Budaya Mengunyah Pinang Masyarakat Papua

Payung yang terbuat dari bahan campuran kertas dan plastik, tak membuat mama-mama penjual pinang beringsut dari tempat duduk mengelar dagangannya. Di sepanjang ruas jalan Waena-Abepura, mereka tetap bertahan dari sengatan matahari dan terpaan angin malam sepanjang hari. Para pedagang pinang itu ada yang memulai usahanya sejak lima, atau bahkan puluhan tahun silam.

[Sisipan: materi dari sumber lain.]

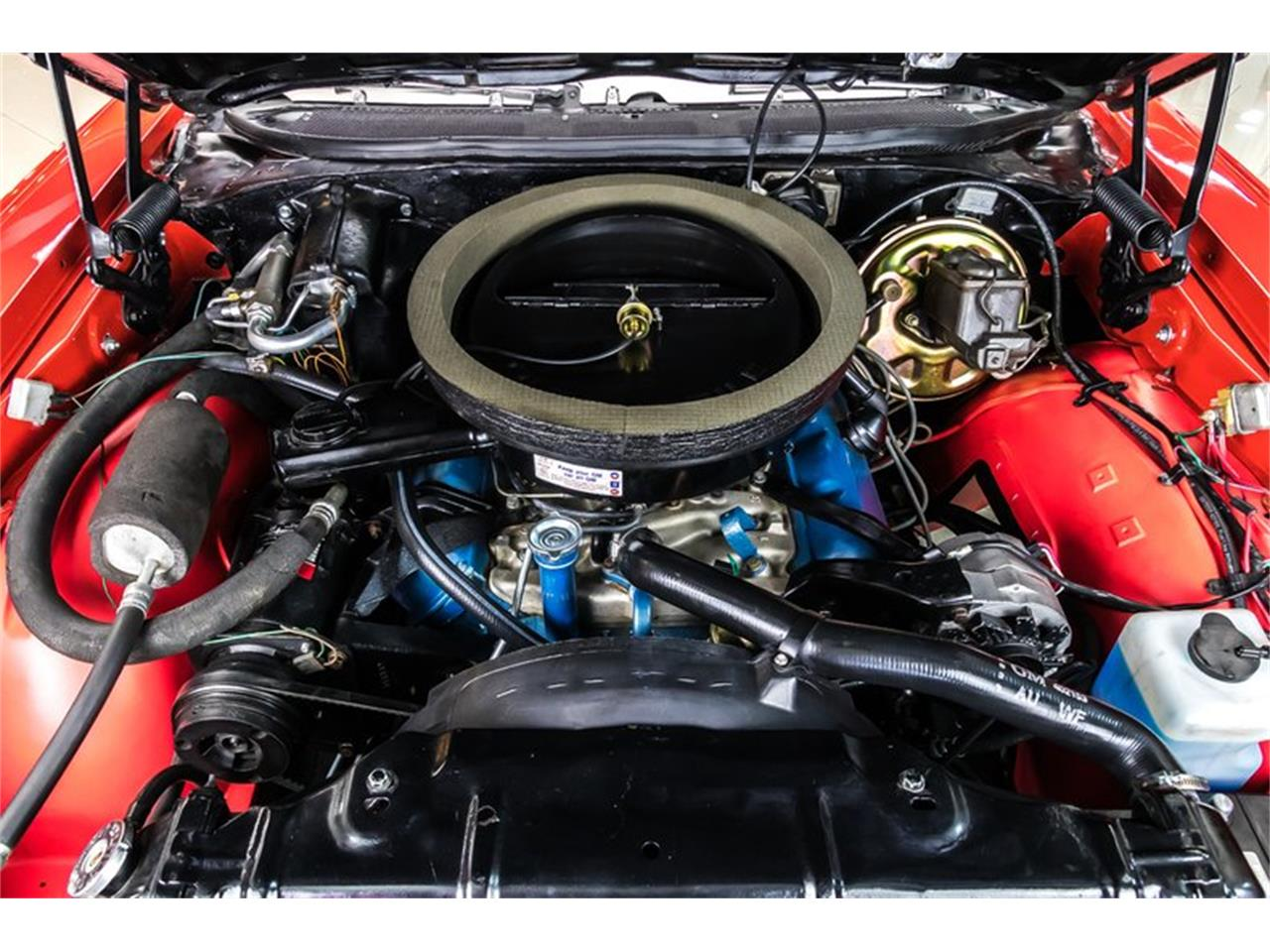 Large Picture of Classic 1970 Oldsmobile 442 - PS50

Berbentuk lonjong pipih, bak bola rugby, berwarna hijau-kekuning-kuningan buah pinang memang lain dari buah sejenis tanaman famili Palma lainnya. Jangan heran bila banyak kalangan, tanpa membeda-bedakan umur, suku dan status social, buah pinang merupakan sarana pergaulan di Papua. Tak mengherankan bila buah pinang selalu disajikan pada waktu hajatan upacara perkawinan, upacara adat dan di tempat-tempat berkumpul lain.

Simon Aurai, guru SMA Gabungan pengemar pinang, menyebutkan buah pinang dapat menjadi alat perekat antarsesama orang. Bahkan, cerita Simon, melalui buah pinang lah orang yang belum dikenal bisa menjadi saling akrab. “Orang yang tadinya tidak saling kenal, dalam sebuah pertemuan misalnya, karena pinang bisa menjadi lebih akrab,” ujar Simon Aurai. “Biasanya pengemar pinang sering disebut sebagai menginang.”

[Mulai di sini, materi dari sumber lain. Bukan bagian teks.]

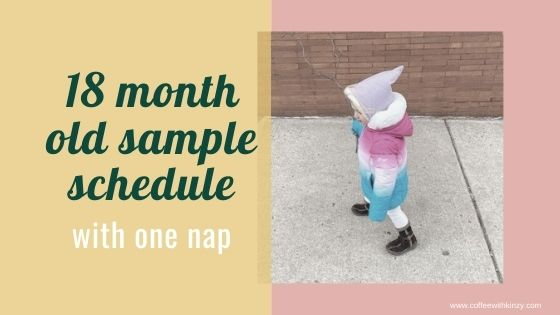18 month old schedule and daily routine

(Courtesy Aliansi Masyarakat Adat Papua)

Pinang termasuk dalam tumbuhan jenis Palma yang tumbuh di daerah Pasifik, Asia dan Afrika bagian timur. Di Indonesia, setiap daerah telah mengenal buah pinang, tidak hanya digemari masyarakat di Papua tetapi juga disukai masyarakat Aceh, Batak Toba, Jawa, Nusa Tenggara, Maluku, dan Sulawesi. Hanya saja, yang membedakan di Papua buah pinang dikomsumsi oleh semua usia mulai dari anak-anak, remaja, orang dewas hingga para lansia. Sedang di luar daerah papua, pinang hanya digemari oleh orang tua.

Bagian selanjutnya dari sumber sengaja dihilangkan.